Hawrylowicz C M, Duncan L M, Fuhlbrigge R C, Unanue E R
Department of Pathology, Washington University School of Medicine, St. Louis, MO 63110.
J Immunol. 1989 May 15;142(10):3361-8.
Murine splenic B cells did not constitutively express IL-1 activity. After culture with anti-Ig and T cell-conditioned media and then fixation, B cells expressed membrane IL-1 and were able to stimulate growth of the IL-1-dependent T cell clone D10. Expression of membrane IL-1 required stimulation of B cells for 2 days before fixation. Significant IL-1 activity was detectable in freeze-thaw lysates of identical B cell preparations by 12 h. B cells also released IL-1 into the culture media. In situ hybridization studies by using probes to murine IL-1 alpha and IL-1 beta genes supported these observations. Thus, messenger RNA for IL-1 alpha and IL-1 beta rose in parallel, were detected between 6 and 24 h of culture, and declined to low levels by 30 h. Despite the presence of mRNA for IL-1 alpha and IL-1 beta, only IL-1 alpha had functional activity as determined by the use of a mAb to IL-1 alpha. IL-2 was found to be an essential component of the T cell-derived supernatant. Although IL-4 or TNF did not induce significant B cell IL-1 expression, they both caused a modest, but reproducible enhancement when added in combination with IL-2. IFN-gamma, by contrast, partially inhibited IL-1 induction.

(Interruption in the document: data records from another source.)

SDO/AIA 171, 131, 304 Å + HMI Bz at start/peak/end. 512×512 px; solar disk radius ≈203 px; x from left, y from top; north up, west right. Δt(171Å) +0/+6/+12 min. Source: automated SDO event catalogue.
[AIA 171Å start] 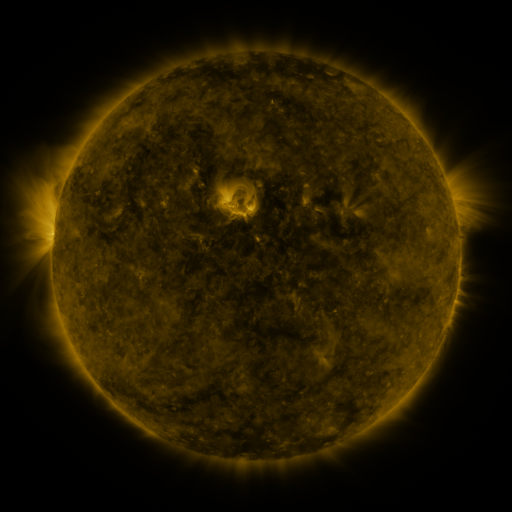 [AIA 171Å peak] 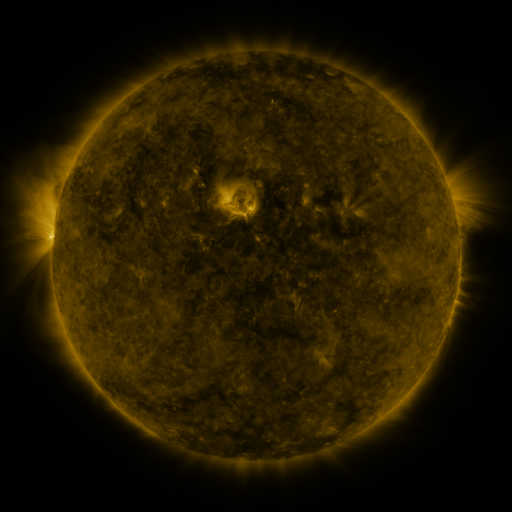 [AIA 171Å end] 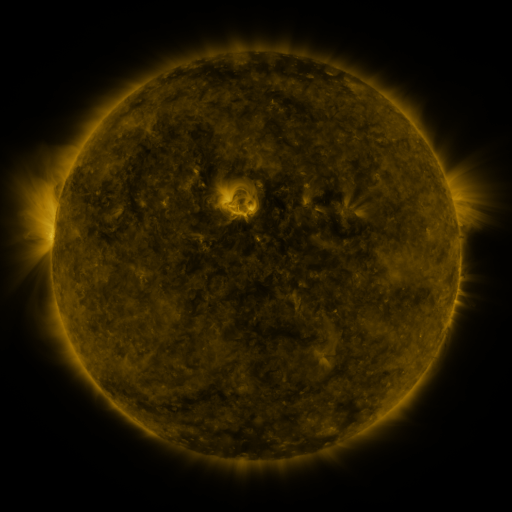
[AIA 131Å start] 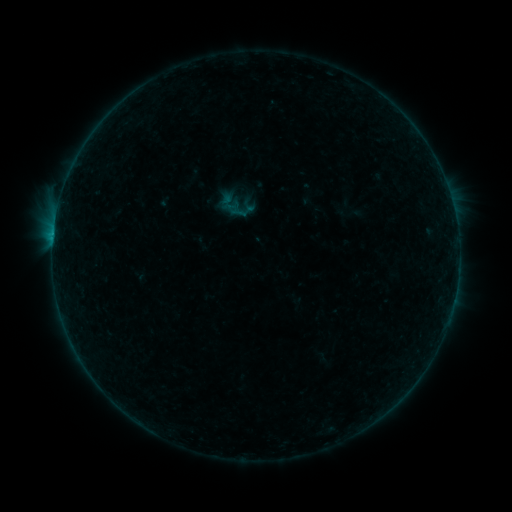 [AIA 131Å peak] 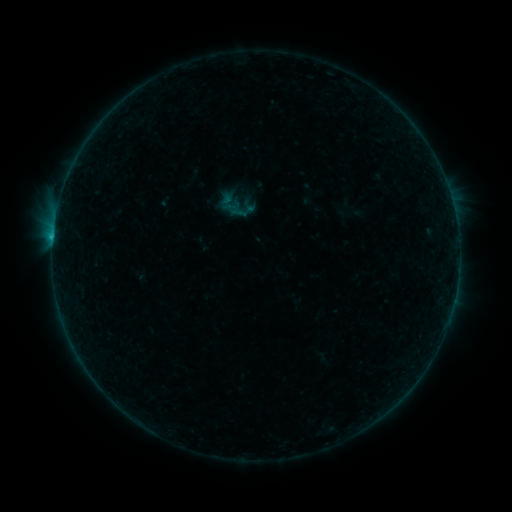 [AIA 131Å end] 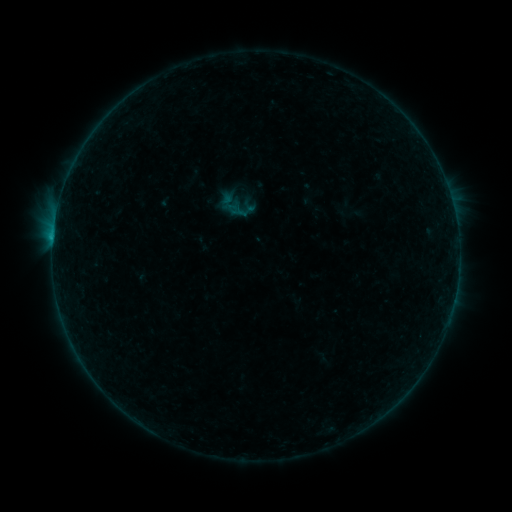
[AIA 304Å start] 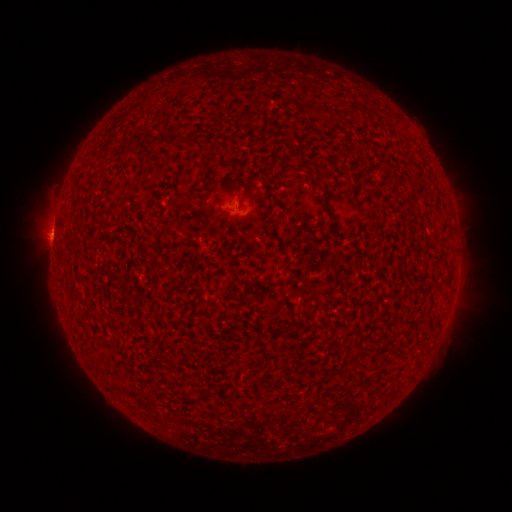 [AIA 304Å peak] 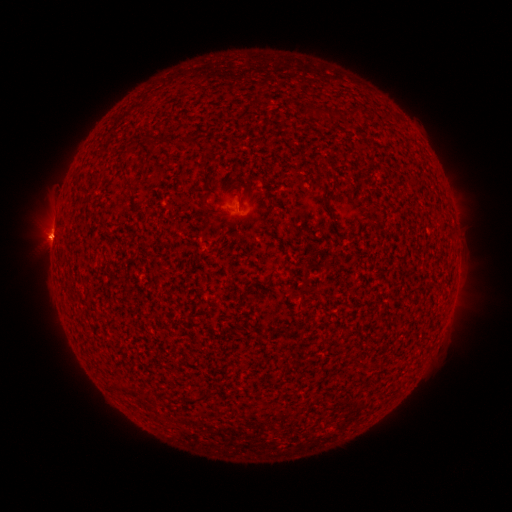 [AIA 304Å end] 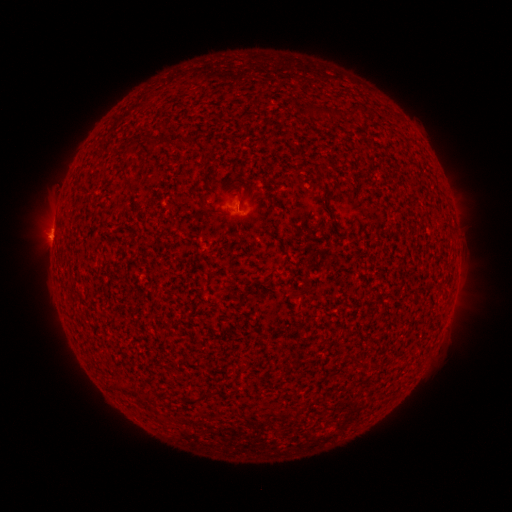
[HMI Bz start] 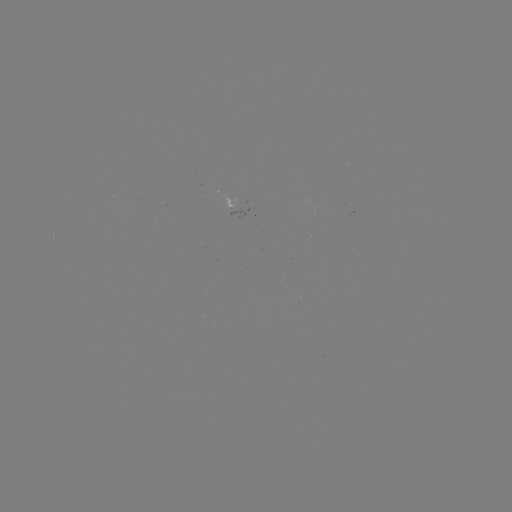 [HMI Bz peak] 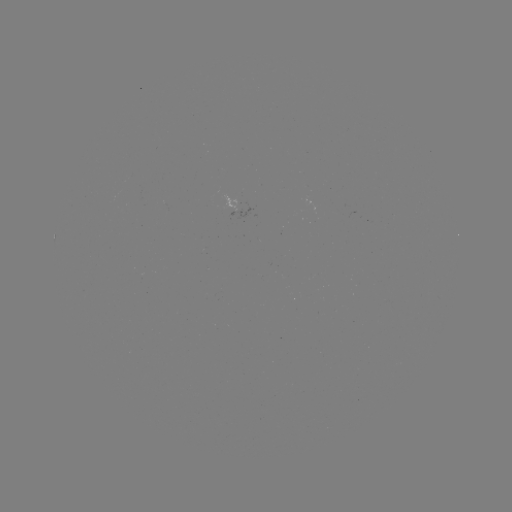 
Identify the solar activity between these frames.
B3.1 flare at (53, 238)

小鼠脾脏B细胞不组成性表达IL-1活性。在用抗Ig和T细胞条件培养基培养然后固定后,B细胞表达膜IL-1并能够刺激IL-1依赖性T细胞克隆D10的生长。膜IL-1的表达需要在固定前对B细胞刺激2天。在相同B细胞制剂的冻融裂解物中,12小时后可检测到显著的IL-1活性。B细胞也将IL-1释放到培养基中。使用针对小鼠IL-1α和IL-1β基因的探针进行的原位杂交研究支持了这些观察结果。因此,IL-1α和IL-1β的信使RNA平行上升,在培养6至24小时之间被检测到,并在30小时时降至低水平。尽管存在IL-1α和IL-1β的mRNA,但通过使用抗IL-1α单克隆抗体确定只有IL-1α具有功能活性。发现IL-2是T细胞衍生上清液的必需成分。虽然IL-4或TNF不诱导显著的B细胞IL-1表达,但当与IL-2联合添加时,它们都会引起适度但可重复的增强。相比之下,IFN-γ部分抑制IL-1的诱导。